Placés en détention provisoire, les deux suspects ont été mis en examen pour "homicide volontaire à raison de l'appartenance vraie ou supposée de la victime à une religion" et "vol aggravé", a détaillé mardi une source judiciaire.
L'un d'eux, né en 1989, était un voisin de Mireille Knoll et avait l'habitude de lui rendre visite; l'autre est un ami de ce dernier, un jeune homme de 21 ans, sans domicile fixe.
D'après des sources proches de l'enquête, le mobile privilégié par les enquêteurs est celui d'un vol visant l'octogénaire en état de faiblesse - même si cette dernière vivait très modestement -, vol qui vire au meurtre.
Le caractère antisémite a également été retenu, notamment au vu des déclarations des deux suspects, dans cette affaire encore entourée de zones d'ombre et qui suscite une condamnation au plus haut niveau de l'éxécutif.
Le voisin de Mme Knoll, qui avait échappé de justesse à la rafle des Juifs du Vél d'Hiv' en 1942, connaissait la religion de cette dernière. Par ailleurs, en garde à vue, son complice présumé l'a accusé d'avoir crié "Allah Akbar" en commettant les faits, d'après une des sources proches de l'enquête.

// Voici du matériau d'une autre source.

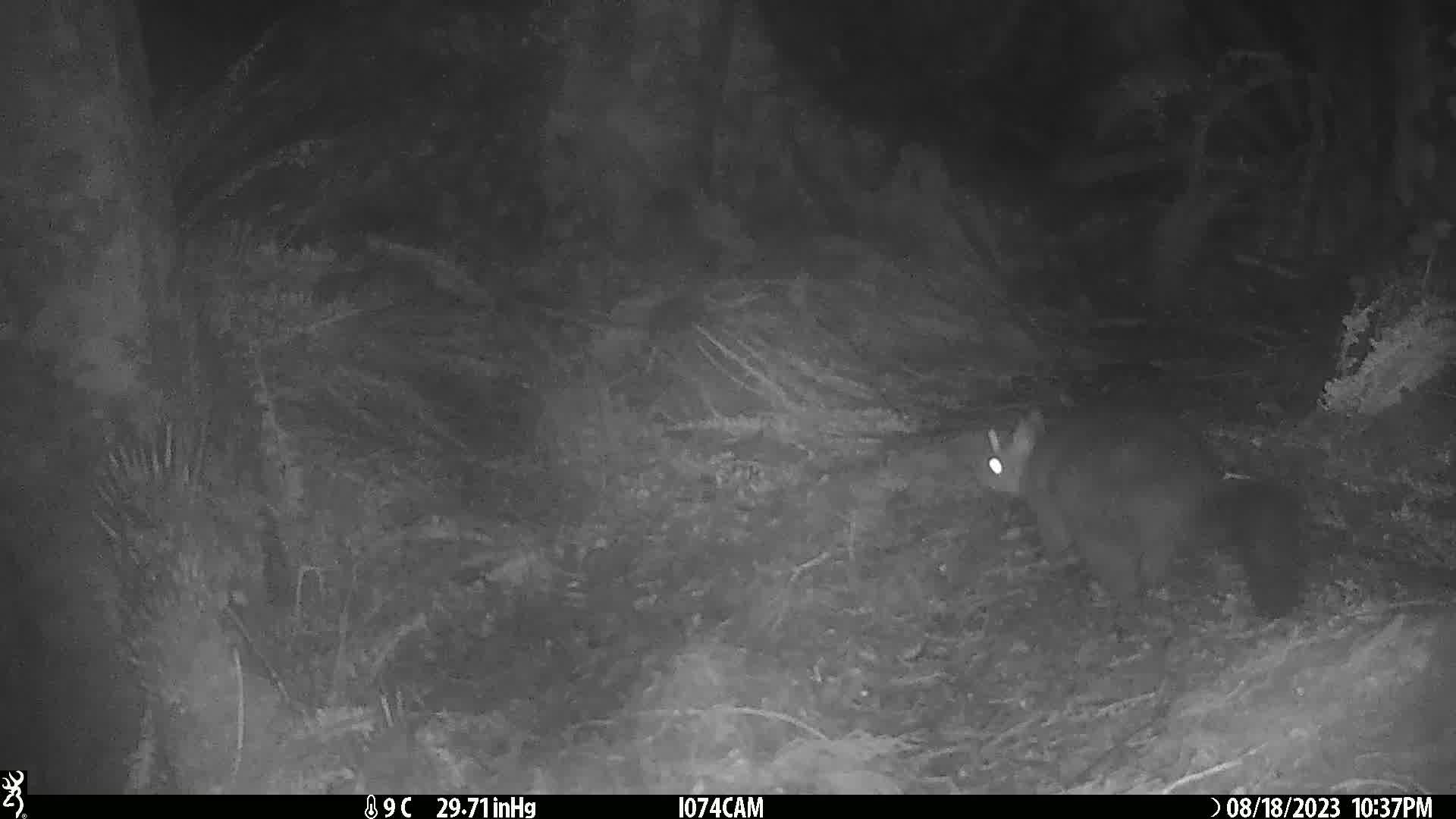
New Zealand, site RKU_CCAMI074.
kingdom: Animalia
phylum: Chordata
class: Mammalia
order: Diprotodontia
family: Phalangeridae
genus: Trichosurus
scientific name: Trichosurus vulpecula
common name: common brushtail possum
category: possum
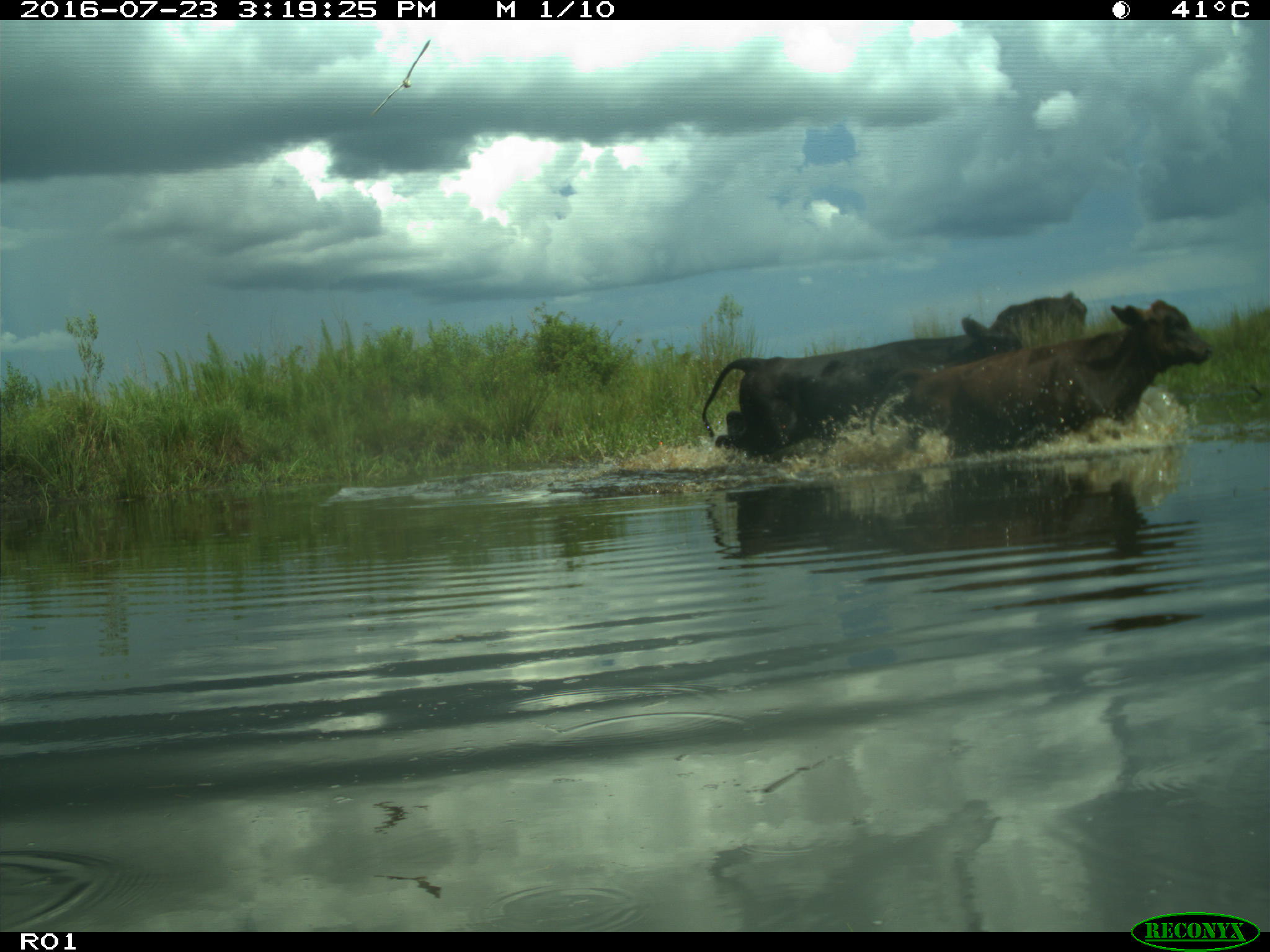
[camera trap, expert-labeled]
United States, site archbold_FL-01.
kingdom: Animalia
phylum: Chordata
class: Mammalia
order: Artiodactyla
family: Bovidae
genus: Bos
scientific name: Bos taurus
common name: domestic cow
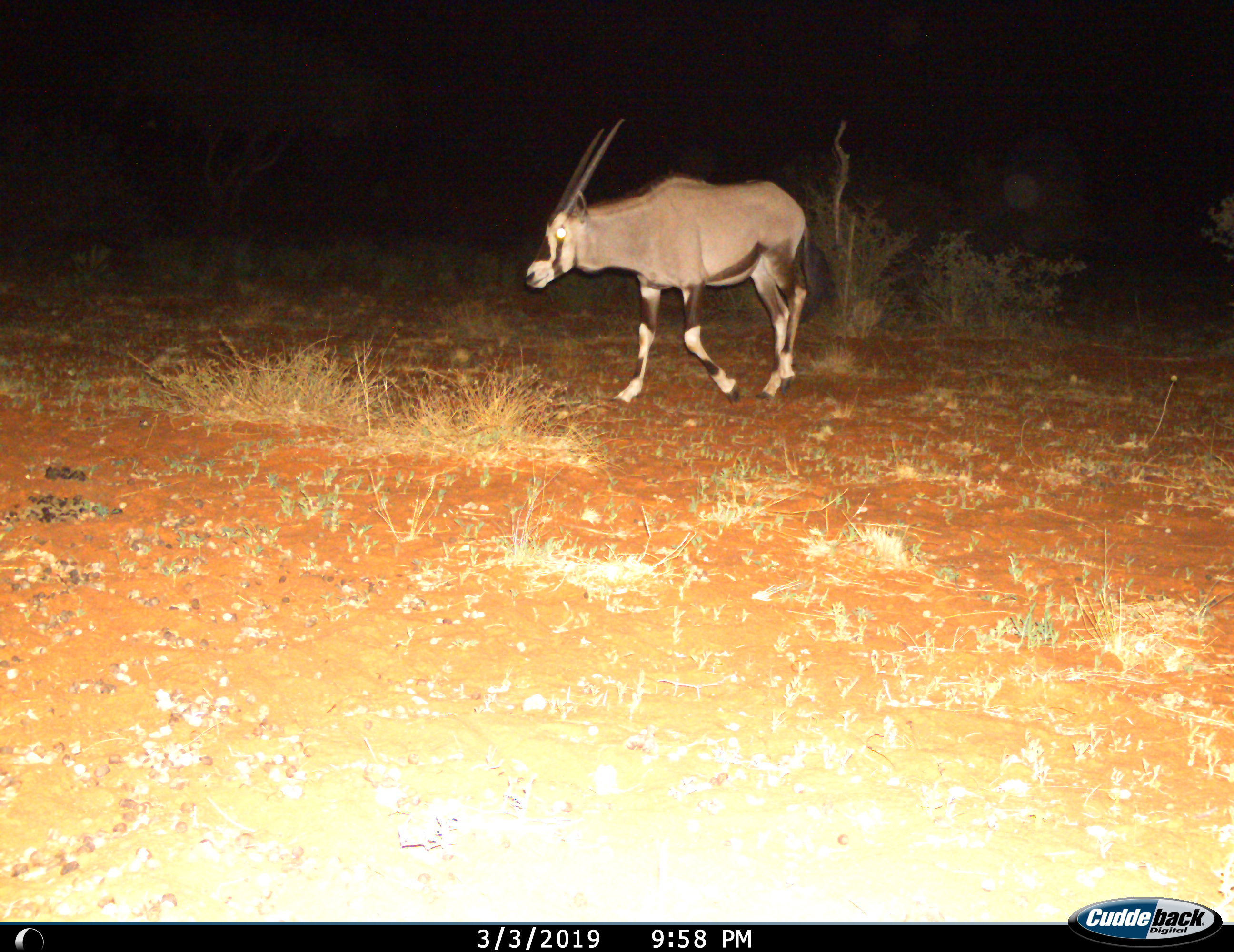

Les deux hommes, qui n'ont pas été confrontés durant leur interrogatoire, ont présenté des versions contradictoires, s'accusant mutuellement d'avoir porté les coups mortels.
Le corps de Mireille Knoll a été retrouvé en partie carbonisé vendredi soir dans son appartement du XIe arrondissement, où elle vivait seule. Les enquêteurs se sont rapidement orientés vers la piste criminelle, après la découverte de plusieurs départs de feu à son domicile, puis de traces de coups de couteau sur son corps.
"Marche blanche" mercredi
"J'exprime mon émotion devant le crime épouvantable commis contre Mme Knoll. Je réaffirme ma détermination absolue à lutter contre l'antisémitisme", a réagi sur Twitter le président Emmanuel Macron.
"Ignoble", "abject", "abominable" : la classe politique a unanimement condamné ce meurtre. "Les juifs ne sont pas en sécurité en France", a relevé mardi Malek Boutih, ancien député PS et ex-président de SOS Racisme, tandis que Laurent Wauquiez, président des Républicains, a appelé "chacun" à ouvrir "enfin les yeux" et que Marine Le Pen, présidente du Front national, dénonçait "un acte barbare".
Christophe Castaner, délégué général de La République en marche, a appelé les adhérents de son mouvement à participer à la "marche blanche" prévue par les grandes organisations juives mercredi après-midi à Paris, en mémoire de la victime.
Le suspect, né en 1989, est déjà connu pour des affaires de viol et d'agression sexuelle. Il a notamment été condamné en 2017 pour avoir agressé sexuellement une fillette de 12 ans. Les faits s'étaient déroulés au domicile de Mireille Knoll, la jeune victime étant la fille de l'ancienne aide à domicile de l'octogénaire.
"Je ne veux pas conjecturer, je prends acte de l'incrimination pour antisémitisme et me félicite de la réactivité de la justice" contrairement à l'affaire Sarah Halimi, a déclaré à l'AFP Gilles-William Goldnadel, avocat de la famille de Mme Knoll.
En avril 2017, cette femme juive de 65 ans avait été tuée à Paris par son voisin. Aux cris d'"Allah Akbar", entrecoupés d'insultes et de versets du Coran, le jeune homme l'avait rouée de coups, avant de la précipiter dans le vide. Mais la juge d'instruction en charge de cette enquête avait mis près d'un an, au terme d'un bras de fer judiciaire, à retenir le caractère antisémite.
Le nombre d'actes antisémites a certes de nouveau reculé en 2017, mais reste à un niveau préoccupant, et la communauté juive de France, qui représente moins de 1% de la population, est la cible d'un tiers des actes haineux recensés dans le pays. En outre les violences sont pointées en hausse, et cette augmentation des "passages à l'acte" préoccupe les autorités.
Depuis 2006 et l'assassinat d'Ilan Halimi, onze personnes ont été tuées en France parce que juives, selon les responsables communautaires. "Cette succession de meurtres nous rappelle que la communauté juive est la cible privilégiée de ceux qui haïssent la République et ses valeurs", a dit à l'AFP le président du Consistoire israélite, Joël Mergui.